End the Backlog, an advocacy website with a self-explanatory name, notes that Arkansas passed a law this year that “directs the State Crime Laboratory to conduct an annual sexual assault evidence inventory audit of all law enforcement agencies and healthcare providers.” However, it continues, “while this law will allow us to have a more accurate picture of the backlog in Arkansas, the legislature must take additional steps to provide survivors with greater access to justice, including requiring the testing of all rape kits booked into evidence.”
The DA’s office said it has established agreements with two forensic laboratories to test the evidence from the kits at a cost of “less than $675 per kit – significantly less than the estimated nationwide average of $1,000 to $1,500 per kit.”
From the D.A.’s release:
Vice President Joe Biden and Attorney General Loretta E. Lynch joined District Attorney Vance to announce the recipients of the U.S. Department of Justice’s Bureau of Justice Assistance’s (BJA) separate, but complementary, $41 million Sexual Assault Kit Initiative (“SAKI”) Grant Program, which is expected to test approximately 13,500 kits in 20 jurisdictions.
“Today is a historic day for survivors of sexual assault across the country,” said District Attorney Vance. “Our $38 million investment means that more than 56,000 sexual assault kits will finally be tested, providing hope to tens of thousands of women who summoned the courage to report a rape and undergo an invasive examination.
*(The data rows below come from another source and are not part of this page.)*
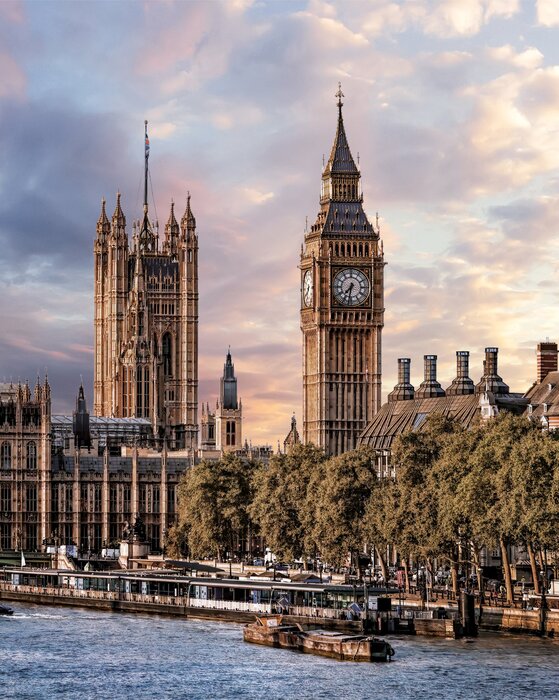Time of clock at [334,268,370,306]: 7:32
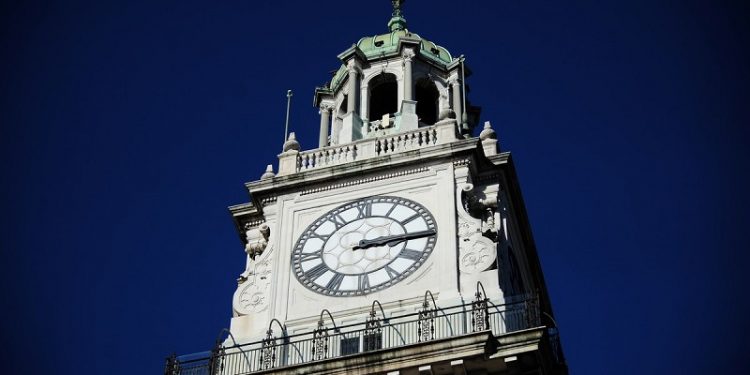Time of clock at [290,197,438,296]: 3:14
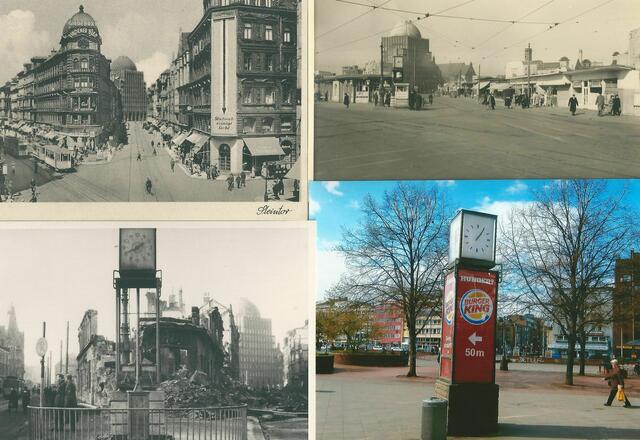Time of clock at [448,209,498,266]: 1:05
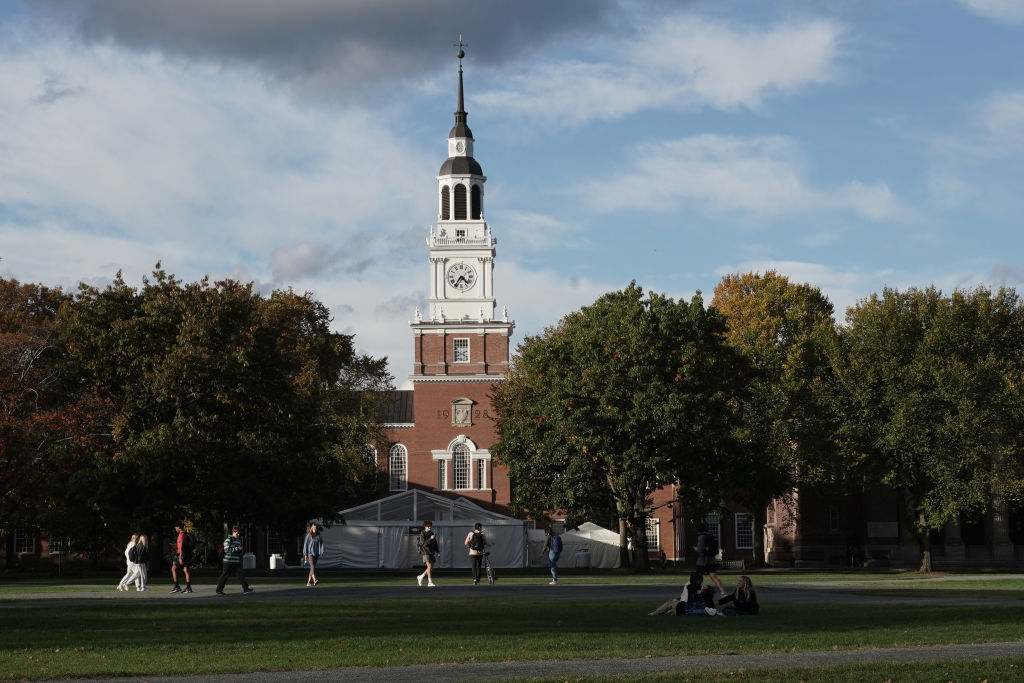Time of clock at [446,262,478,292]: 4:35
These grants will generate leads in thousands of cases across the country, some of them decades old. Tackling the national rape kit backlog means addressing a women’s and human rights issue that has been ignored for far too long. We are refusing to accept that some criminal justice problems are just too big – too ingrained, too controversial, too expensive – to solve.
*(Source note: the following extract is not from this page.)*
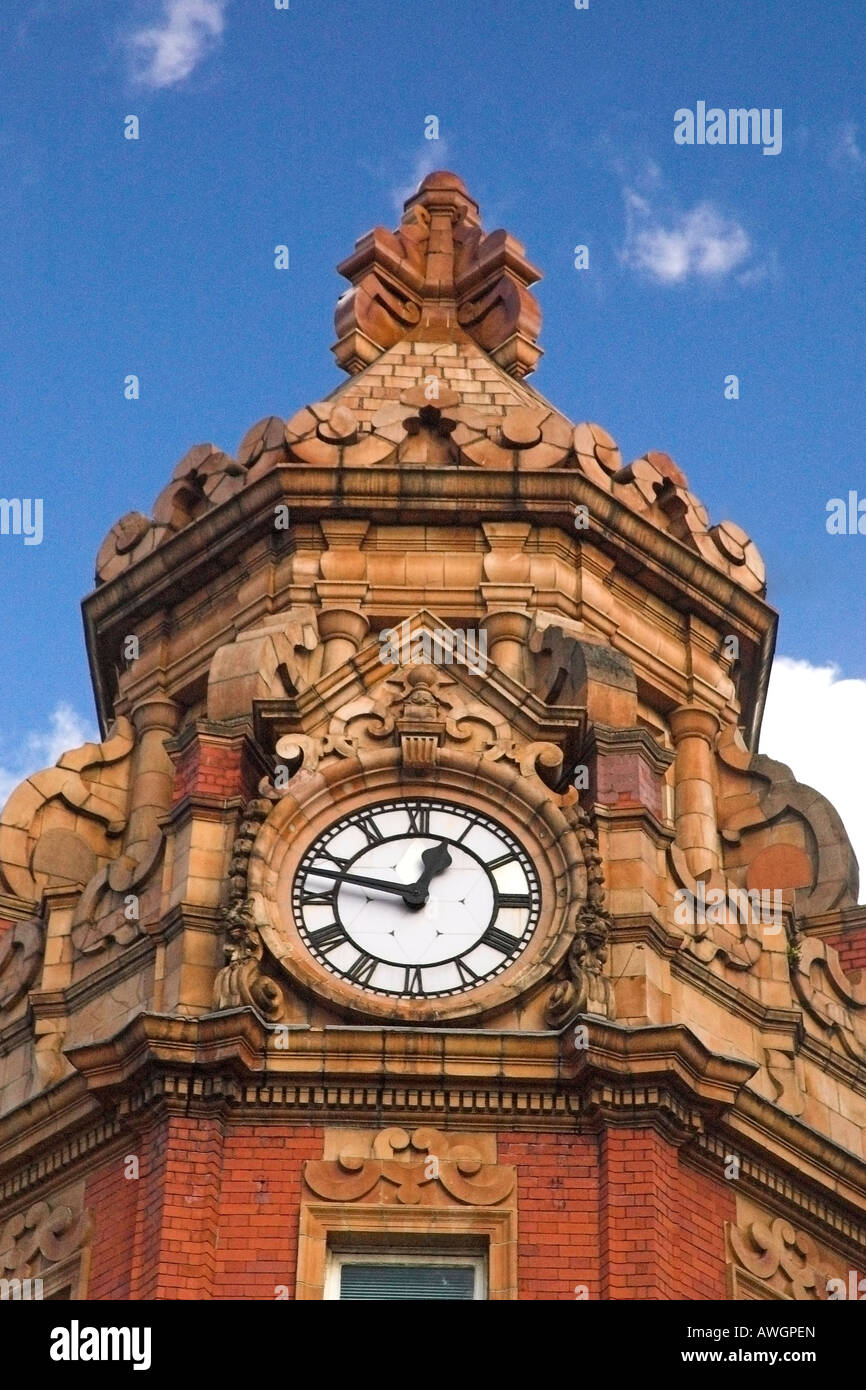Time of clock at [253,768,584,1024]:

Vice President Biden said: “Rape kits are an essential tool in modern crime fighting — not only for the victim, but, for the entire community. Studies show we solve up to 50 percent of previously unsolved rapes when these kits are tested. When we solve these cases, we get rapists off the streets. For most survivors, seeing their rapists brought to justice, and knowing that they will not return, brings peace of mind and a sense of closure. The grants we’re announcing today to reduce the national rape kit backlog will bring that sense of closure and safety to victims while improving community safety.”
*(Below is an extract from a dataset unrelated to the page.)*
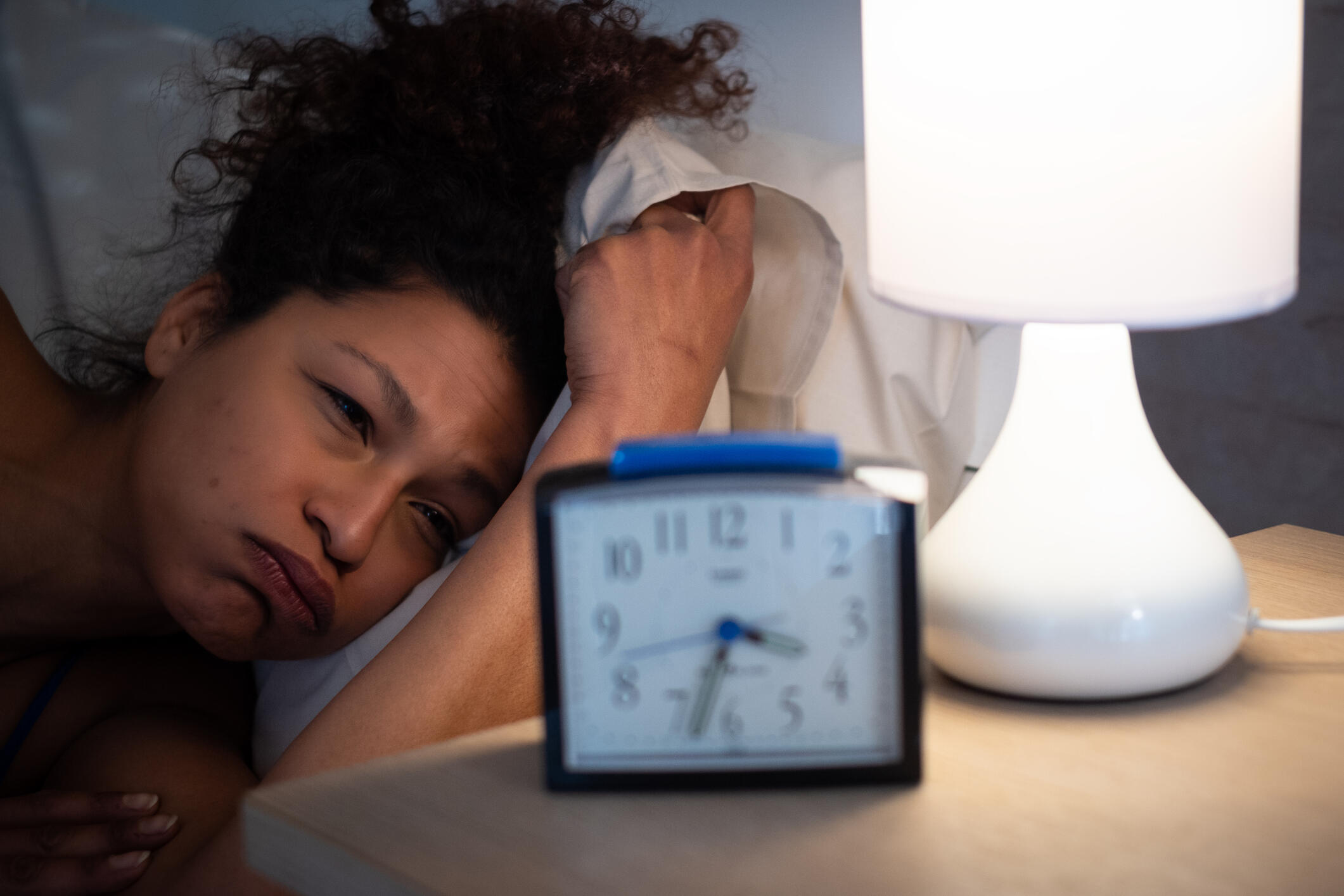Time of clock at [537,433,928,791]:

Here’s some explanation from the New York Times regarding the D.A.’s logic in making grants to state and local jurisdictions:
Mr. Vance defended his decision to send $38 million in aid to other cities and states, arguing that rapists do not respect state lines. Information from evidence kits in other cities, he said, will help solve crimes in New York and can also be used to identify serial offenders.
The experience of prosecutors in cities that have already addressed their backlogs of rape kits bears this theory out, Mr. Vance said. In Detroit, for instance, prosecutors tested 2,000 kits languishing in a storehouse in 2009, turning up DNA matches related to unsolved crimes in 23 states.